Uma outra abordagem da literatura, também encontrado nesse estudo, é o déficit de conhecimento como um fator que dificulta o processo de implantação da Sistematização da Assistência de Enfermagem, pois está relacionado com a prática fragmentada das fases do processo de enfermagem, com a falta do referencial teórico-filosófico e com a dificuldade para desprender-se do modelo biomédico/cartesiano.( 14 )

Portanto, é importante que os enfermeiros compreendam a Sistematização da Assistência de Enfermagem não como uma receita pronta, mas como um método que pode contribuir para o cuidado, para isso torna-se necessário a compreensão da equipe e um programa de educação permanente bem estruturado, visando a sistematização como metodologia científica na atuação da enfermagem.( 15 )

A grande demanda de pacientes sobrecarrega o trabalho da equipe de enfermagem. Por esse motivo, é importante que as chefias dos serviços de enfermagem estejam habilitadas a gerenciar, alocar e controlar os recursos humanos nas instituições de saúde.( 16 )

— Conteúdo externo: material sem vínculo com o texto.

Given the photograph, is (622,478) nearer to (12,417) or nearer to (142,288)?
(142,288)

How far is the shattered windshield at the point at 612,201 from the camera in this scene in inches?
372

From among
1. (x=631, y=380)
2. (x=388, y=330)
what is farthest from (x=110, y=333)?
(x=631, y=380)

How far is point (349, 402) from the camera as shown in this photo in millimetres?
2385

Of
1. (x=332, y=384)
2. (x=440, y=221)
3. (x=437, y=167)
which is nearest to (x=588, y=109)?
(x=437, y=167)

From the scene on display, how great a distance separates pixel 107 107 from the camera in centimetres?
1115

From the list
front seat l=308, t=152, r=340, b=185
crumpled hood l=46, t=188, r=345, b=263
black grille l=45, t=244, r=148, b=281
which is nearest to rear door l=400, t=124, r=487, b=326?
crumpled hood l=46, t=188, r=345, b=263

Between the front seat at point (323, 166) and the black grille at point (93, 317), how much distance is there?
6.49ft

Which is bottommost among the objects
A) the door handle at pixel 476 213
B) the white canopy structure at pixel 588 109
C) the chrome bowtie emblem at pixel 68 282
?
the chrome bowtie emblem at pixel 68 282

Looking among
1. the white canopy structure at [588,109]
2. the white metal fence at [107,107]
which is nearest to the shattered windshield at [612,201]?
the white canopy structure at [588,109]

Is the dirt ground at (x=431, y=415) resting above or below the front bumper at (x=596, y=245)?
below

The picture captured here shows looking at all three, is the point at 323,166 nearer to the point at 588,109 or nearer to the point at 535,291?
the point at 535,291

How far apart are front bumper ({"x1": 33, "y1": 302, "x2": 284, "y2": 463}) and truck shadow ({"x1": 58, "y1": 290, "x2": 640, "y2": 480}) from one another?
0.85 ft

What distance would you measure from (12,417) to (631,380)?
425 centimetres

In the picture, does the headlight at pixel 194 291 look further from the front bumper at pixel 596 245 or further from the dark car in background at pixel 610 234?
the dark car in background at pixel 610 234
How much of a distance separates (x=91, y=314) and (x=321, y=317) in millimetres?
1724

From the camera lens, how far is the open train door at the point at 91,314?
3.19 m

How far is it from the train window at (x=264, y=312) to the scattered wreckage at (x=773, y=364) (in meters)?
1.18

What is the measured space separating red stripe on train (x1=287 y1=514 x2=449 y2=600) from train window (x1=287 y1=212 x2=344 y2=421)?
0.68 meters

Como já explicitado alguns desafios integram o caminho de construção da Sistematização da Assistência de Enfermagem nas organizações: o conhecimento, o número de enfermeiros nos serviços, o envolvimento deles com o processo, a valorização por parte da administração da instituição, bem como os indicadores de resultado da assistência. Ao mesmo tempo, realizar este processo requer do profissional base científica, conhecimento, habilidades e atitudes pautadas no compromisso ético, na responsabilidade e no assumir o cuidar do outro.( 4 )

Experiência e conhecimento são habilidades utilizadas pela enfermagem para o alcance de uma assistência de qualidade. Assim, o saber prático associado ao suporte teórico, promove um cuidado mais fundamentado.

A implantação/implementação da Sistematização da Assistência de Enfermagem requer trabalhar com estratégias provindas de um planejamento elaborado que permita participação da equipe, construção de instrumentos e aplicação das etapas embasadas nas Teorias de Enfermagem.( 4 )

Ressalta-se também que o Processo de Enfermagem melhora a qualidade dos registros de enfermagem, favorecendo a avaliação do cuidado e direcionando as ações da assistência. Imprime maior qualidade ao cuidado pela possibilidade de avaliação sistemática e individualizada e contribui para a continuidade da assistência, engendrando satisfação, reconhecimento profissional e vínculo enfermeiro-usuário. Possibilita o processo decisório e norteia o raciocínio do enfermeiro no planejamento da assistência de enfermagem.( 4 , 16 )

Ressalta-se assim que o enfermeiro gerente é o profissional responsável pela coordenação do trabalho da equipe de enfermagem. Esse trabalho envolve ações de cuidado direto e indireto, possibilitando o desenvolvimento de uma prática profissional diferenciada, ressaltando assim a pluralidade de ações do enfermeiro na dimensão gerencial de seu processo de trabalho.( 15 )

Conclusão

Os significados atribuídos pelos enfermeiros gerentes à Sistematização da Assistência de Enfermagem relacionam-se aos aspectos legais da prática profissional, ao trabalho em equipe, ao dimensionamento adequado de recursos humanos. Os desafios desvelados referem-se a resistência para implementação, sobrecarga de trabalho da equipe de enfermagem, escassez de recursos humanos, número excessivo de pacientes e dicotomia entre as funções gerenciais e assistenciais.